Your instructions. Count how many lines in this material contain "site". The answer is that number alone.

Available records.
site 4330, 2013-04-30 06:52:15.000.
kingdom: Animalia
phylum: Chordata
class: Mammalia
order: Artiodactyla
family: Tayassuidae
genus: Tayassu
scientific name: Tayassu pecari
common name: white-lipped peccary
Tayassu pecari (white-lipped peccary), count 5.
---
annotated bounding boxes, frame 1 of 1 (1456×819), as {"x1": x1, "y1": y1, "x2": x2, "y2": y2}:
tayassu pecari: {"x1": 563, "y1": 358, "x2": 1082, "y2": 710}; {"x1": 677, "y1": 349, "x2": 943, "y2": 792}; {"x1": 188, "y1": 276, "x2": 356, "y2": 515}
==
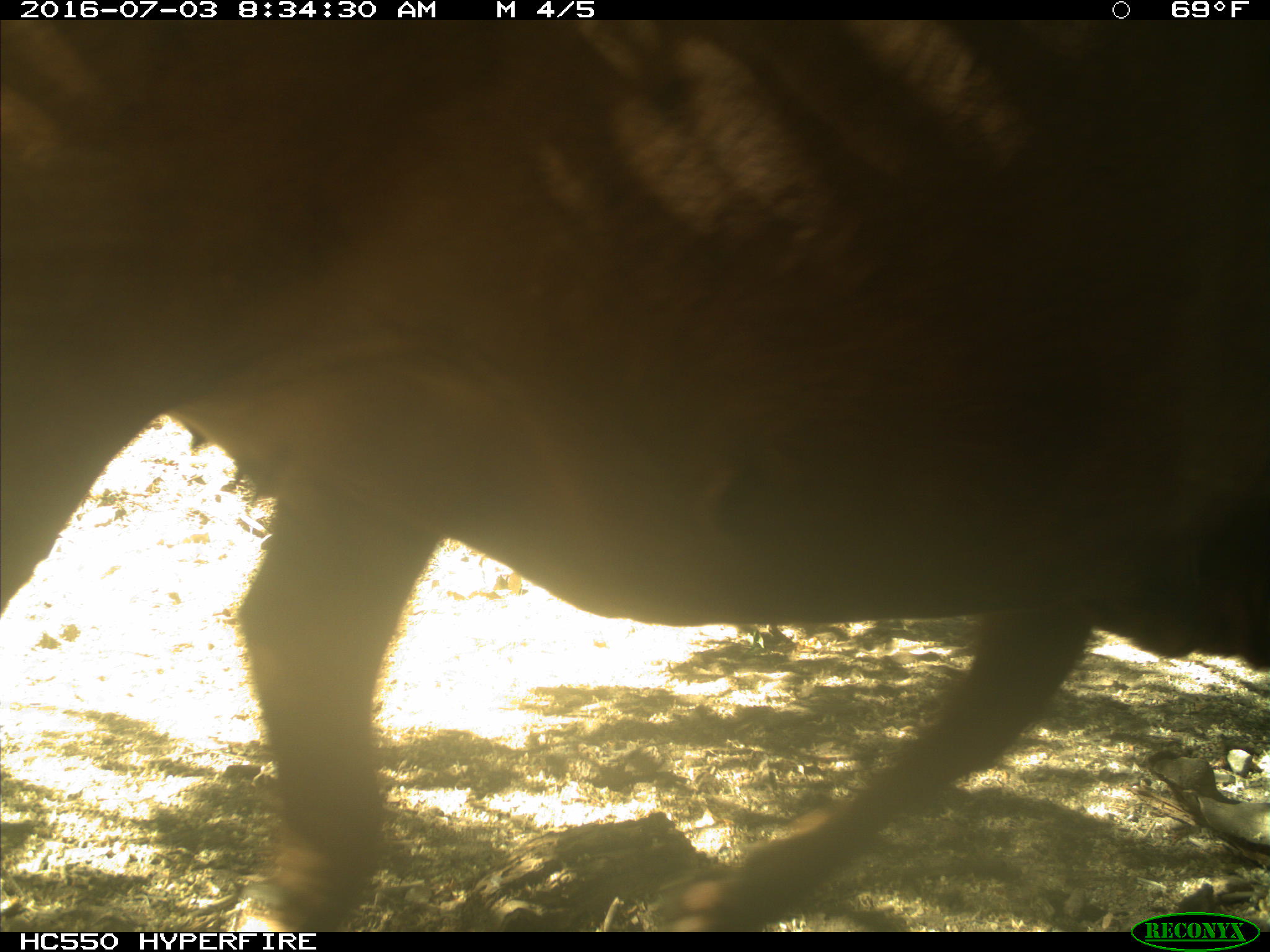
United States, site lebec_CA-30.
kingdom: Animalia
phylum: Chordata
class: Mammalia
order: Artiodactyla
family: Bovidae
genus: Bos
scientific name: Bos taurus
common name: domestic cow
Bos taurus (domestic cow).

Solution for this task. 2